══ Records for the exercise ══

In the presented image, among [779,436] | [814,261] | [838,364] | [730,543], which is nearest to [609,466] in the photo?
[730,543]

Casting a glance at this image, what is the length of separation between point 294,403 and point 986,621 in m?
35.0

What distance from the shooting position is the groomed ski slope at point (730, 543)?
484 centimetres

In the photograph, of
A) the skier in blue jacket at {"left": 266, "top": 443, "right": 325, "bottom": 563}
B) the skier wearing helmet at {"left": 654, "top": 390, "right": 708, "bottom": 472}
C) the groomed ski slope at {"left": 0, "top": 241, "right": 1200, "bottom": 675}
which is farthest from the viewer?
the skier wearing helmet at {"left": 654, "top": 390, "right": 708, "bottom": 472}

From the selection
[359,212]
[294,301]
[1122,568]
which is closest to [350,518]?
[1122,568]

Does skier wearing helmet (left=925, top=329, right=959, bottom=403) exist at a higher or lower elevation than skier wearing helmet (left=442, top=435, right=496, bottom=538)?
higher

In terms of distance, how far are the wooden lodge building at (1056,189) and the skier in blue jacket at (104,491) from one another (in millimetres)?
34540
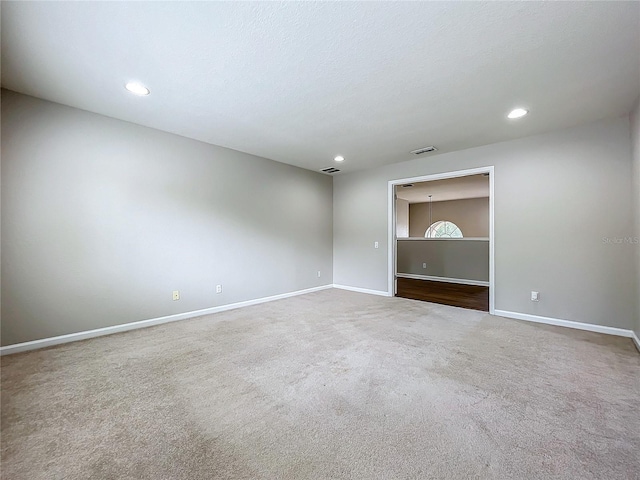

═══

Print all of the entries above word for word, leaving out the pictures.

Task result =>
In the presented image, among [779,436] | [814,261] | [838,364] | [730,543], which is nearest to [609,466] in the photo?
[730,543]

Casting a glance at this image, what is the length of separation between point 294,403 and point 986,621 in m?
35.0

What distance from the shooting position is the groomed ski slope at point (730, 543)?
484 centimetres

In the photograph, of
A) the skier in blue jacket at {"left": 266, "top": 443, "right": 325, "bottom": 563}
B) the skier wearing helmet at {"left": 654, "top": 390, "right": 708, "bottom": 472}
C) the groomed ski slope at {"left": 0, "top": 241, "right": 1200, "bottom": 675}
which is farthest from the viewer?
the skier wearing helmet at {"left": 654, "top": 390, "right": 708, "bottom": 472}

From the selection
[359,212]
[294,301]
[1122,568]
which is closest to [350,518]?
[1122,568]

Does skier wearing helmet (left=925, top=329, right=959, bottom=403) exist at a higher or lower elevation than skier wearing helmet (left=442, top=435, right=496, bottom=538)?
higher

In terms of distance, how far are the wooden lodge building at (1056,189) and the skier in blue jacket at (104,491) from one another (in millimetres)?
34540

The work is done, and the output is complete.